Cilt Uzmanı Ahmet Akın, ciltteki hücrelerin görevlerini yerine getirebilmeleri için enerjiye ihtiyaçlarının olduğunu belirterek, "Genç ciltlerde bu tarz problemler pek yoktur. Çünkü epidermisleri yeteri kadar oksijen ve besini rahatlıkla alabilmektedir. Yaş ilerledikçe serbest radikaller, hatalı beslenme, yanlış kullanılan kozmetikler, sigara tüketimi ve özellikle güneşin zararlı etkileri ve şehirlerdeki hava kirliliği cilt hücrelerimize zarar vermektedir. Böylece cildimiz yıpranmaya, incelmeye, lekelenmeye, kırışmaya ve sarkmaya başlamaktadır. Kısacası oksijen olmasa hayat olmaz, metabolizma çalışmaz, cilt ve vücut hücrelerini enerji gitmez, hücreler yenilenmez ve böylece cildimizde yaşlanma süreci başlamış olur. Tek yapmanız gereken daha çok doğanın içinde kalmak. Nerede ve nasıl bir hayat yaşıyorsanız fark etmez. 24 saatinizin en fazla ne kadarını oksijeni yüksek bir yerde geçirebilirsiniz; hayatınızı hep buna göre planlayın. Sonra hem cildinizde hem de vücudunuzda her şey güzelleşiyor. Enerji geliyor, depresyon gidiyor, ciltte gençleşme başlıyor" dedi.
"Bol oksijen ve doğa cildin yağ dengesini sağlamaktadır"
Cildin doğal oksijen alması gerektiğine dikkat çeken Akın, "Cildimizin bol bol doğal oksijen alması vücuttaki kan dolaşımını hızlandırarak, cilt altında biriken toksinlerin hızla atılmasını sağlamaktadır. Cilt altında toksin birikmesine bağlı oluşan siyah nokta ve akne gibi oluşumları ortadan kaldırmaktadır. Bol oksijen ve doğa cildin yağ dengesini sağlamaktadır. En önemli etkisi hücrelerin yaşlanmasını geciktirmesidir. Böylece yaşlanma belirtileri içerisinde bulunan kırışıklık ve yaşlılık lekeleri gibi problemlerin oluşumunu yavaşlatmaktadır. Hatta lekeler üzerinde açılma etkisine sahip olmakla birlikte, yaşlanmaya bağlı ortaya çıkan deformasyonların giderilmesine yardımcı olmaktadır. Ayrıca kollajen ve elastin üretimini arttırarak hücre yenilenmesine katkı da sağlamaktadır. Doğa ve bol oksijen, cildin her açıdan ihtiyacını karşılar ve rahatlatır" diye konuştu.

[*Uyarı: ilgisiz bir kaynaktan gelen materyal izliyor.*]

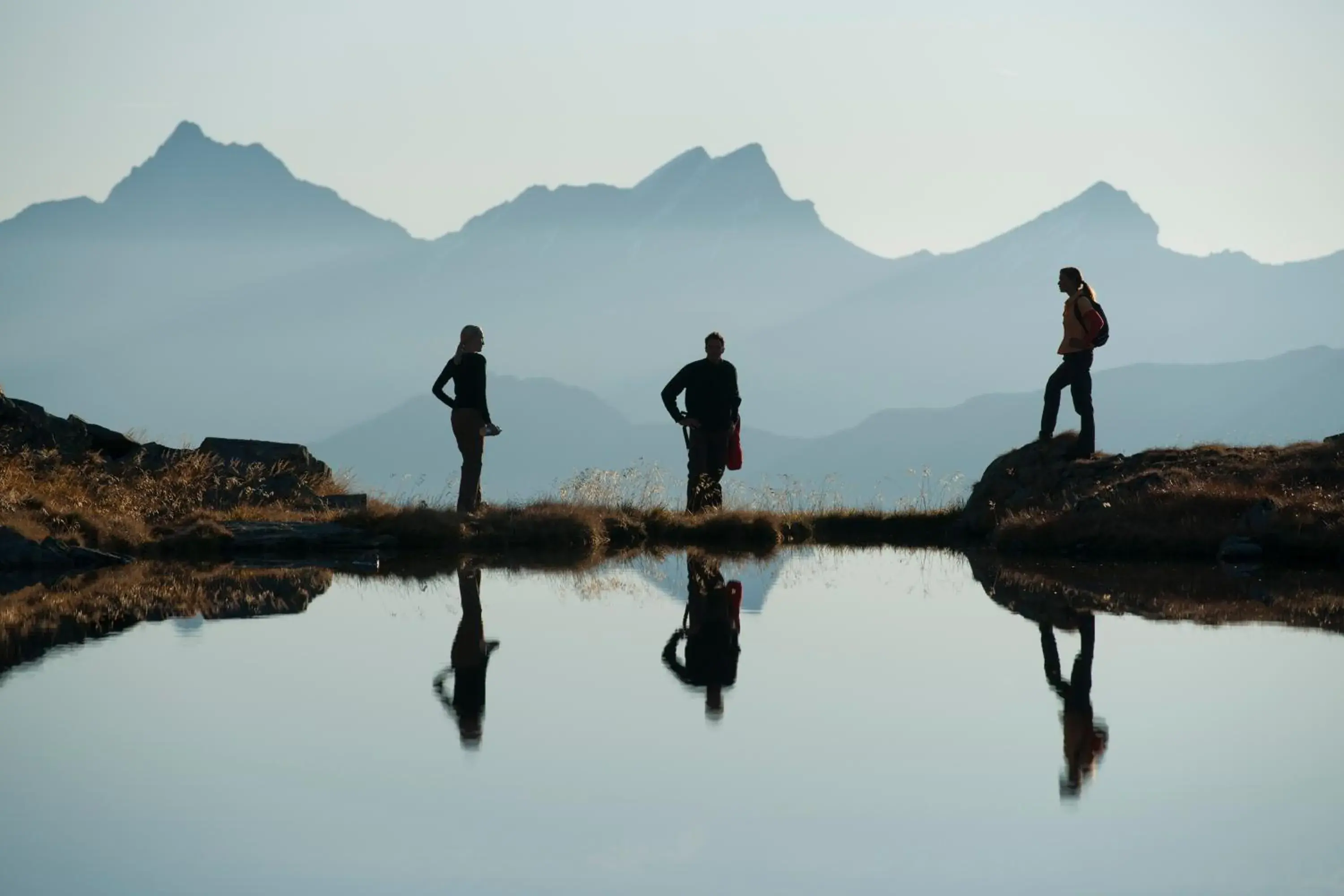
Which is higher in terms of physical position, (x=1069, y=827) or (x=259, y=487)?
(x=259, y=487)

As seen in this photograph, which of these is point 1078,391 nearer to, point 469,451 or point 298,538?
point 469,451

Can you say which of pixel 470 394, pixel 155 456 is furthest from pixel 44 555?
pixel 155 456

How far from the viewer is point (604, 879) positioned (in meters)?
5.11

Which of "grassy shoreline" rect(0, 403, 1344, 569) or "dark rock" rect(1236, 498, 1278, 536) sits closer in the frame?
"dark rock" rect(1236, 498, 1278, 536)

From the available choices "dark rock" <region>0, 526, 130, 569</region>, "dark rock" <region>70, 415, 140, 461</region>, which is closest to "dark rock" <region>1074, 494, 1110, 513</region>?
"dark rock" <region>0, 526, 130, 569</region>

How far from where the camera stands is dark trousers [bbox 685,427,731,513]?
2039 centimetres

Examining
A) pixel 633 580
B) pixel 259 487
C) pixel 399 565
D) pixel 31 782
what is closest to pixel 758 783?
pixel 31 782

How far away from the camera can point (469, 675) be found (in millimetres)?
9047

"Oksijen vücudun yakıtıdır"
Bol oksijenin zayıflamaya da büyük etkisi olduğunu vurgulayan Akın, "Oksijen vücudun yakıtıdır. Tüm organların sağlıklı şekilde tüm fonksiyonlarını yerine getirebilmesi için vücudun bol oksijene ihtiyacı vardır. Oksijenin vücut için en önemli görevlerinden biri de yağ yakımını hızlandırmaktır. Açık havada yapılan spor faaliyetleri, kapalı alanlarda yapılan spor faaliyetlerine oranla daha hızlı yağ yakımı sağlar. Bundaki en büyük etken bol oksijendir. Şehir merkezlerinde oksijen oranı düşerken doğada temiz hava ve bol oksijen oranı artar. Sağlıklı bir yaşam için temiz havada bolca vakit geçirmek hem cildimiz hem de vücudumuz için çok önemlidir. Hava kirliliğinin önüne geçemeyiz belki ama hayatımız için ihtiyacımız olan havayı doğru alanlarda solumak elimizde. Bulduğunuz her fırsatta doğaya kaçmak, sizi daha daha üretken kılar; daha mutlu, daha sakin bir ruh haline kavuşmanızı sağlar ve tüm bunların yanı sıra size daha sağlıklı bir beden hediye eder. Doğada vakit geçirmek için kendinize fırsat oluşturun" ifadelerini kullandı.